Excerpt from a dataset
++++++++++

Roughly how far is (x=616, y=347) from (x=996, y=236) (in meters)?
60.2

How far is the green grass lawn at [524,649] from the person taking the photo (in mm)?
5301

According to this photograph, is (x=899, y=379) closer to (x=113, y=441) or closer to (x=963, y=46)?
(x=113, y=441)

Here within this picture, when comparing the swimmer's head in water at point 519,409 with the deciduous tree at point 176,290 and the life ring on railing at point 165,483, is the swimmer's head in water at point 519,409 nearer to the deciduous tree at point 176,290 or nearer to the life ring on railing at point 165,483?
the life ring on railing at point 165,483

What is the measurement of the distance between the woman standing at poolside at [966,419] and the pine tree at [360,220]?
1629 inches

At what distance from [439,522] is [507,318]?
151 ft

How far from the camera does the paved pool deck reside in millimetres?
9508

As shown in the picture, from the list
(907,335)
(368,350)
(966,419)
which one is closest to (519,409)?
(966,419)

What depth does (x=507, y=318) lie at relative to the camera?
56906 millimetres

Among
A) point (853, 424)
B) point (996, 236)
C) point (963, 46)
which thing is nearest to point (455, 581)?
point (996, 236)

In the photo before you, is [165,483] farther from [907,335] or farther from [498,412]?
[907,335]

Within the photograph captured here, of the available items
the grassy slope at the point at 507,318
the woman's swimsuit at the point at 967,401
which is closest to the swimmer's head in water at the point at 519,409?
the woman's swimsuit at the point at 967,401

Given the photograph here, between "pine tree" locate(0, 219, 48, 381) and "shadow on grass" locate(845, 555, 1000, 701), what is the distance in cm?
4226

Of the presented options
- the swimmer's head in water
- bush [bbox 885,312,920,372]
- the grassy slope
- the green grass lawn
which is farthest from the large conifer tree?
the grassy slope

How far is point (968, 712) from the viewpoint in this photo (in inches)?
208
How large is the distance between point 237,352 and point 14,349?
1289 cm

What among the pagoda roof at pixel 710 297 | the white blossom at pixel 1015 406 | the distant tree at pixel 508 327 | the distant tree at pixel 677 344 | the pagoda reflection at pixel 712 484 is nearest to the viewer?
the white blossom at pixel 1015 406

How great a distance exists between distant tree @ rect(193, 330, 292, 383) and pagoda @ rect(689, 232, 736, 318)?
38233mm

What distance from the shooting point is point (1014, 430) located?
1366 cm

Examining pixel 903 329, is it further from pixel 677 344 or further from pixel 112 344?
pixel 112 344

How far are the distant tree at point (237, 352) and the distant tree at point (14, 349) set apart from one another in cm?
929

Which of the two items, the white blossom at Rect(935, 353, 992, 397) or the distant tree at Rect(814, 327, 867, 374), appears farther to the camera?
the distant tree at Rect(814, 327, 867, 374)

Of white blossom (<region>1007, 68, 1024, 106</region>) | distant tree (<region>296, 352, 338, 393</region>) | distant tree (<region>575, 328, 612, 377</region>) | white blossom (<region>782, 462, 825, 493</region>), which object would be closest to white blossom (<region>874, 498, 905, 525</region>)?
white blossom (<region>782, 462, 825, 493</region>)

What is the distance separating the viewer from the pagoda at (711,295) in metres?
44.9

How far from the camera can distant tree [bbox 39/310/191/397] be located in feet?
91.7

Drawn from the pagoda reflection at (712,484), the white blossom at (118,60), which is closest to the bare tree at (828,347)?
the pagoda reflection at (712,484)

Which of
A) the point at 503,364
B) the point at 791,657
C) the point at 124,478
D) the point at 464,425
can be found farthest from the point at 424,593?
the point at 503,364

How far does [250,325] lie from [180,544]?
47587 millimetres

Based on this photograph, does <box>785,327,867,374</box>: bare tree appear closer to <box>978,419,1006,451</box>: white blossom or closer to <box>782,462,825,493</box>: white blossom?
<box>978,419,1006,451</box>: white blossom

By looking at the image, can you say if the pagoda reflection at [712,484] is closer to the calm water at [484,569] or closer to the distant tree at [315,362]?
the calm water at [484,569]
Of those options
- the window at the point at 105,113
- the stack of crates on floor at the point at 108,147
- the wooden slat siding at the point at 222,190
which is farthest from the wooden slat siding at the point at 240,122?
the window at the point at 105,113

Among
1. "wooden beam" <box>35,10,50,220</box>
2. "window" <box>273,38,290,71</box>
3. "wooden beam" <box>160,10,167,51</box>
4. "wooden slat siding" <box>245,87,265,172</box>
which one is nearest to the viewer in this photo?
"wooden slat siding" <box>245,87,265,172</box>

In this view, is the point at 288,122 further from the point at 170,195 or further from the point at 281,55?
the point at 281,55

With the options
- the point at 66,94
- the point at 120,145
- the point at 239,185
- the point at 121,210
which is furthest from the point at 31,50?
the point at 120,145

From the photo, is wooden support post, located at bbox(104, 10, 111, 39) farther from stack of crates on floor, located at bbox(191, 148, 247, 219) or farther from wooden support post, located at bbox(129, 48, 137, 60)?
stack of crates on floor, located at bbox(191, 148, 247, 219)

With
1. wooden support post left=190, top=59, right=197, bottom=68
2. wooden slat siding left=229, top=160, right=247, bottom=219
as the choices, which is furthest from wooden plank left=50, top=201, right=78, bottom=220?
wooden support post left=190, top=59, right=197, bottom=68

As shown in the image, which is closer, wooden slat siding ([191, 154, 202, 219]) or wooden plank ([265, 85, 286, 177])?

++++++++++

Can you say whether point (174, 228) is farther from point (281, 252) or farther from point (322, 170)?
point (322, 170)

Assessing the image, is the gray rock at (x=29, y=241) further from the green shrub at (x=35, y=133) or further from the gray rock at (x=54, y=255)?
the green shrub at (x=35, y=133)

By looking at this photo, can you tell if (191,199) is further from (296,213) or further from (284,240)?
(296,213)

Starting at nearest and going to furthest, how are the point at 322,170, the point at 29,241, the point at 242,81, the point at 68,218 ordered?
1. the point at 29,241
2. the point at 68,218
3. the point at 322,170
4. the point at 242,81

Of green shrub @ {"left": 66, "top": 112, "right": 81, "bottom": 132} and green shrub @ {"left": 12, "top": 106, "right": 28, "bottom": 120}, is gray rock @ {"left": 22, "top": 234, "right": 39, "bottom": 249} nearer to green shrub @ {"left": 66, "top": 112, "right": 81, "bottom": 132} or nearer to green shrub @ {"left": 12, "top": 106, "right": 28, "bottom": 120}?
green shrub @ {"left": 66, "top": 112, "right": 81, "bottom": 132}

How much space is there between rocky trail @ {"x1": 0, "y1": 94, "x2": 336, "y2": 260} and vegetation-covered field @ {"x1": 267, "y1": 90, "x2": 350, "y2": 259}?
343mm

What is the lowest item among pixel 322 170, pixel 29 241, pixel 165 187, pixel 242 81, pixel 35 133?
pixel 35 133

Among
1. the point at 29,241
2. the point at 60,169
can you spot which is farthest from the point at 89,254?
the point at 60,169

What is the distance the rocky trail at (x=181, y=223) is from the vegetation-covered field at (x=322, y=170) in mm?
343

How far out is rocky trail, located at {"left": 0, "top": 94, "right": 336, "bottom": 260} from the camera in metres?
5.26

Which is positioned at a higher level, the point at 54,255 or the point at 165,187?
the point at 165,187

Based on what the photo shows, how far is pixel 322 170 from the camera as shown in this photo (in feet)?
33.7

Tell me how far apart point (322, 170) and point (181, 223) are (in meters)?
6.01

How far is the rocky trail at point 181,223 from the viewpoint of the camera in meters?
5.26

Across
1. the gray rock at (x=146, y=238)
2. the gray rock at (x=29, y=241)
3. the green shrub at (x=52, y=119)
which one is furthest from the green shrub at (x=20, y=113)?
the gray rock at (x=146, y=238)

++++++++++

→ **What you have to do**
Copy out the lines of the data above word for word, beginning at the line that contains "What distance from the" and stopping after the line that contains "47587 millimetres".

→ **Exercise answer**
What distance from the shooting point is point (1014, 430) located?
1366 cm

Examining pixel 903 329, is it further from pixel 677 344 or further from pixel 112 344?
pixel 112 344

How far are the distant tree at point (237, 352) and the distant tree at point (14, 349) set apart from one another in cm?
929

Which of the two items, the white blossom at Rect(935, 353, 992, 397) or the distant tree at Rect(814, 327, 867, 374), appears farther to the camera?
the distant tree at Rect(814, 327, 867, 374)

Of white blossom (<region>1007, 68, 1024, 106</region>) | distant tree (<region>296, 352, 338, 393</region>) | distant tree (<region>575, 328, 612, 377</region>) | white blossom (<region>782, 462, 825, 493</region>), which object would be closest to white blossom (<region>874, 498, 905, 525</region>)?
white blossom (<region>782, 462, 825, 493</region>)

What is the distance separating the viewer from the pagoda at (711,295) in metres?
44.9

How far from the camera can distant tree [bbox 39/310/191/397] be located in feet?
91.7

Drawn from the pagoda reflection at (712,484), the white blossom at (118,60), which is closest to the bare tree at (828,347)?
the pagoda reflection at (712,484)

Which of
A) the point at 503,364
B) the point at 791,657
C) the point at 124,478
D) the point at 464,425
can be found farthest from the point at 424,593?
the point at 503,364

How far does [250,325] lie from [180,544]?
47587 millimetres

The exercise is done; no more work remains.